■ **EXTRAIT**:
Mais ce n'est pas, hélas, la fin de l'anti-saga européenne du Rafale français. La Belgique, avec laquelle la France a pourtant des accords en matière de formation des pilotes de chasse - qui vont précisément se terminer en 2019 -, s'intéresse au même avion de Lockheed Martin ainsi qu'à l'Eurofighter pour remplacer ses F-16 dont étaient, ou sont toujours équipés, neuf pays de l'Union européenne !
Une proposition non sollicitée du Rafale dans le cadre d'un "partenariat approfondi" a été menée ce mois-ci par le ministre Florence Parly, mais qui ne s'inscrit pas dans le cadre du "request for governement proposal" - sic - belge. D'ailleurs, le ministre de la Défense de ce pays, voisin et ami, n'a pas apprécié une proposition faite en français ! M. Steven Vandeput, flamand, ne comprend sans doute pas la langue officielle de la Communauté…
Le désamour des pays européens pour le fleuron des avions Dassault a plusieurs raisons qui tiennent au véritable besoin des forces aériennes, aux arcanes complexes de la politique, aux alliances ouvertes ou obscures, et sans doute au coût final.

■ **DONNÉES FOURNIES**:
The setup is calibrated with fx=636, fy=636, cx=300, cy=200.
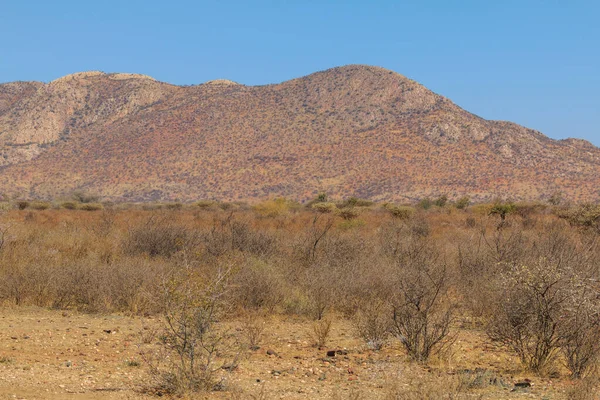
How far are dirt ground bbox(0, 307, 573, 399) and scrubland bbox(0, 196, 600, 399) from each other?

■ **CONSIGNES**:
**A.** Énumérez les raisons que le texte sur le Rafale attribue au désamour des pays européens pour cet avion.
**B.** Extrayez du texte sur le Rafale tout le passage qui va de « Mais ce n'est » jusqu'à « l'Union européenne ! ».

■ **CORRIGÉ PAR CONSIGNE**:
**A.**
- le véritable besoin des forces aériennes
- les arcanes complexes de la politique
- les alliances ouvertes ou obscures
- le coût final

**B.**
Mais ce n'est pas, hélas, la fin de l'anti-saga européenne du Rafale français. La Belgique, avec laquelle la France a pourtant des accords en matière de formation des pilotes de chasse - qui vont précisément se terminer en 2019 -, s'intéresse au même avion de Lockheed Martin ainsi qu'à l'Eurofighter pour remplacer ses F-16 dont étaient, ou sont toujours équipés, neuf pays de l'Union européenne !